2021.07.18 《「古典芸能」鑑賞ふたつ》

これまで落語という芸は「古典芸能」と「大衆芸能」の両面を持ち合わせてまいりました。前者の代表は能や歌舞伎、後者の代表は喜劇や漫才。そして、落語はその両方を兼ね備えてきたと…。例えば、古典を継承しながらも常に新作を発信している点や、どんな古典の演目であろうが事前に「筋書き」などの解説書を読む必要が全く無いという点が、その理由です。それゆえ、私は(恥ずかしながら)ある種の自負さえ感じてきたのも事実です。

でも、ある日、ふと思いました。うかうかしてると、落語ってどちらにも入れてもらえなくなる日が来るのではないだろうか…と。

私自身、もっと能や狂言、文楽や歌舞伎、さらには伎楽や雅楽の知識を深めようと思いながらも日々の仕事や雑事に追われ、なかなか研鑽を積むことが叶いません。では、大衆性に対してどうかと言うと、いつの頃からか、新聞や雑誌の催事案内で、なんと落語が「お笑い」から外されているのです。「お笑い」は漫才だけとなりました。「古典芸能」は能や狂言、歌舞伎や文楽が席巻しています。もちろん「クラシック」や「ミュージカル」のジャンルに落語が入るわけはありません。そう、実は落語って特異な存在だったのです。

落語を演じるにおいて「古典にも大衆性にも長けてこそ完成の域に入れる」のかと思うと、しばし茫然としてしまいます。演者次第で、どうにでもなる。大きな可能性を秘めた儚い芸能 —— それが落語でした。

そんな思いを持ちながら、今月、ふたつの古典芸能を鑑賞しました。

まずは、大槻能楽堂で行われた「ろうそく能」による『鉄輪(かなわ)』。作者不詳。夫に逃げられた女が貴船神社で神託を受け、鬼の形相で元夫を苦しめる。その男は安倍晴明に命乞いをし、さぁ女は…という情念が燃えたぎる筋書きです。

この日はお能の前に、井上八千代さんによる京舞での『鉄輪』があったのですが、これが良かった。能舞台での京舞。
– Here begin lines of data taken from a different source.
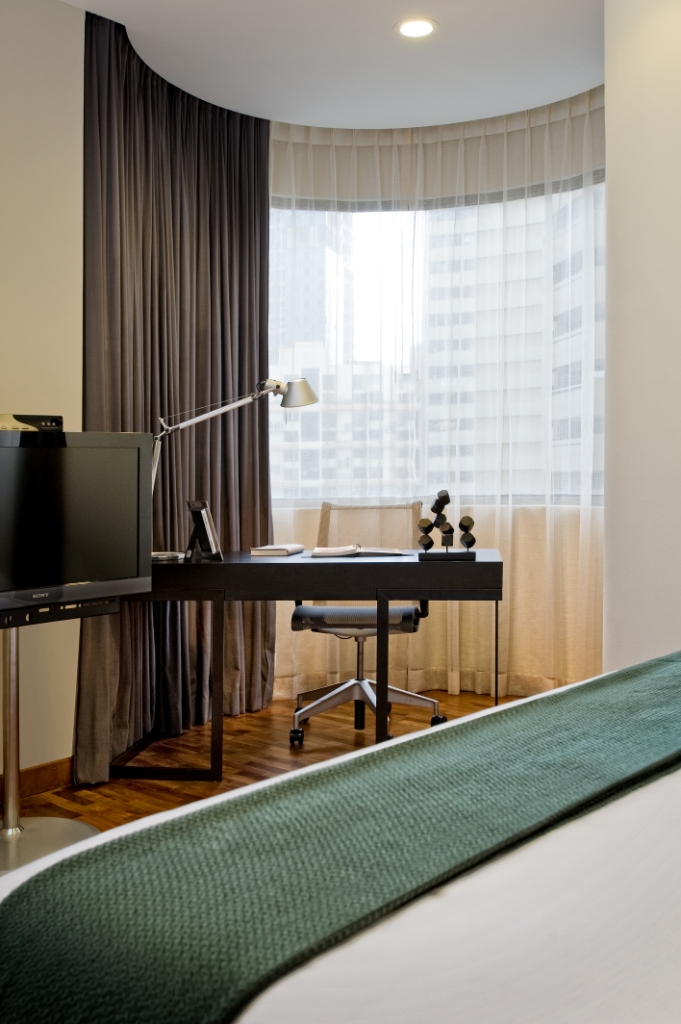 Desk area at Fraser Residence Singapore - Citybase Apartments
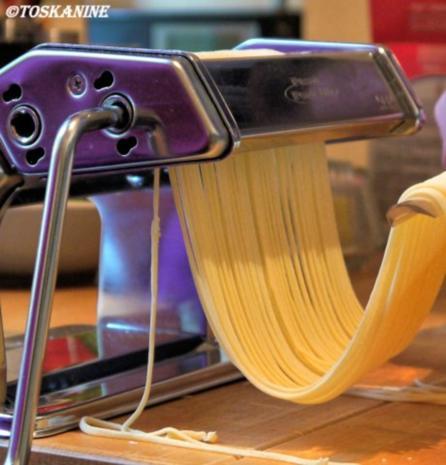 Spaghetti mit roher scharfer Tomatensauce - Rezept - Bild Nr. 13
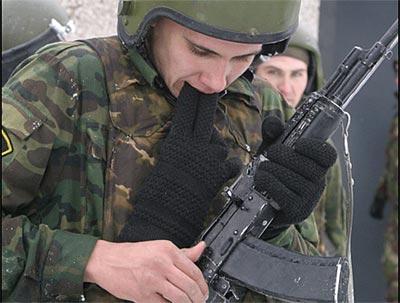 Устранение задержек, возникающих при использовании стрелкового оружия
脇正面から観ていたので、腰の位置や足運びなど、井上流の奥義を垣間見た気がしました。そして後半、大槻文蔵さんのシテによる『鉄輪』を堪能。大いなる学びとなりました。

ところで私、かねてより能の上演方法については私見があるのですが、それはまた別の機会に(^^;)
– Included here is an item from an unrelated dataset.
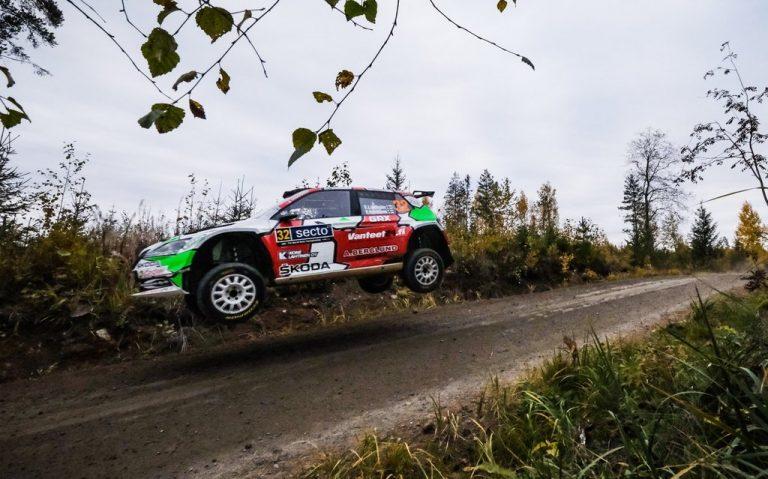 WRC: Emil Lindholm johtaa WRC3-luokkaa Jyväskylässä avauspäivän jälkeen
もう一つは、松竹座での七月大歌舞伎、夜の部。『双蝶々曲輪日記』より「引窓(ひきまど)」と、『恋飛脚大和往来』の「新口村(にのくちむら)」。

「引窓」では片岡仁左衛門さん、片岡孝太郎さん、松本幸四郎さん、上村吉弥さんらによる呼吸(いき)の合った人情劇を堪能。「新口村」では中村鴈治郎さん、中村扇雀さん、坂東竹三郎さんらによる心中物を堪能しました。

特筆すべきは「新口村」の配役。初めて鴈治郎さんが忠兵衛と孫右衛門の二役をするという企画だったのですが、鴈治郎さんが別の芝居に出ている時に、その舞台のとある役者さんが「コロナ」に感染し、鴈治郎さんが「濃厚接触者」となったため、初日からの一週間、梅川役だった扇雀さんが急遽忠兵衛と孫右衛門をすることに、そして壱太郎くんが梅川を演じることになったのです。これが良かった! 瓢箪から駒💫 扇雀さんの孫右衛門は初役とは思えぬ落ち着きと渋さが光り、壱太郎くんの梅川は愛らしく可憐でした。

今回は私、関西学院大学古典芸能研究部のインタビューも兼ねていたので、千穐楽近くにもう一度劇場へと足を運び、復帰した鴈治郎さんの舞台も観ることができました。同じ芝居を異なる配役で見るのは面白いですね。歌舞伎の醍醐味を満喫しました。インタビューの様子は次の機関誌「こてん」に掲載予定。乞う、ご期待!